(Picture-based spatial questions)
▬▬▬

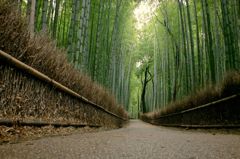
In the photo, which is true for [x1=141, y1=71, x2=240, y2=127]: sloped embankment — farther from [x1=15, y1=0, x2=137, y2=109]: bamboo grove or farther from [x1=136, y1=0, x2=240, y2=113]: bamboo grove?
[x1=15, y1=0, x2=137, y2=109]: bamboo grove

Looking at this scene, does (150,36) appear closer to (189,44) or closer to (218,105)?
(189,44)

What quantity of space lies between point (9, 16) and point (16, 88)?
69cm

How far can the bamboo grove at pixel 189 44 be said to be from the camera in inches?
234

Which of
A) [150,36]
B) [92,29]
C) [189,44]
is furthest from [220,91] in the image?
[150,36]

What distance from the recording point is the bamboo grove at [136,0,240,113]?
595 cm

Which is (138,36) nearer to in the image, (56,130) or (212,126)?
(212,126)

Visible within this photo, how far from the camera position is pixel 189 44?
52.9 ft

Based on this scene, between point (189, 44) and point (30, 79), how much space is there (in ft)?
48.6

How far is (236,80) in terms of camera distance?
151 inches

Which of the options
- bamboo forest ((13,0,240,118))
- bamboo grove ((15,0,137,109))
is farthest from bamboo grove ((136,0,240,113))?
bamboo grove ((15,0,137,109))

▬▬▬

- _INSTRUCTION_: Rewrite all of the records above, replacing "camera" with "viewer" wherever it occurs and leaving everything else unchanged. Leave the pictures out of your answer.

- _WRITTEN ANSWER_:
In the photo, which is true for [x1=141, y1=71, x2=240, y2=127]: sloped embankment — farther from [x1=15, y1=0, x2=137, y2=109]: bamboo grove or farther from [x1=136, y1=0, x2=240, y2=113]: bamboo grove?
[x1=15, y1=0, x2=137, y2=109]: bamboo grove

Looking at this scene, does (150,36) appear closer to (189,44) or closer to (218,105)?
(189,44)

What quantity of space lies between point (9, 16) and point (16, 88)?
69cm

How far can the bamboo grove at pixel 189 44 be said to be from the viewer in inches?
234

Which of
A) [150,36]
B) [92,29]
C) [189,44]
is furthest from [220,91] in the image?
[150,36]

What distance from the recording point is the bamboo grove at [136,0,240,113]?
595 cm

Which is (138,36) nearer to in the image, (56,130) or (212,126)?
(212,126)

Visible within this photo, how far from the viewer position is pixel 189 44?
52.9 ft

Based on this scene, between point (189, 44) and point (30, 79), how much space is there (in ft)?
48.6

How far is (236,80) in terms of viewer distance?
151 inches

Which of the options
- bamboo forest ((13,0,240,118))
- bamboo grove ((15,0,137,109))
is farthest from bamboo grove ((136,0,240,113))?
bamboo grove ((15,0,137,109))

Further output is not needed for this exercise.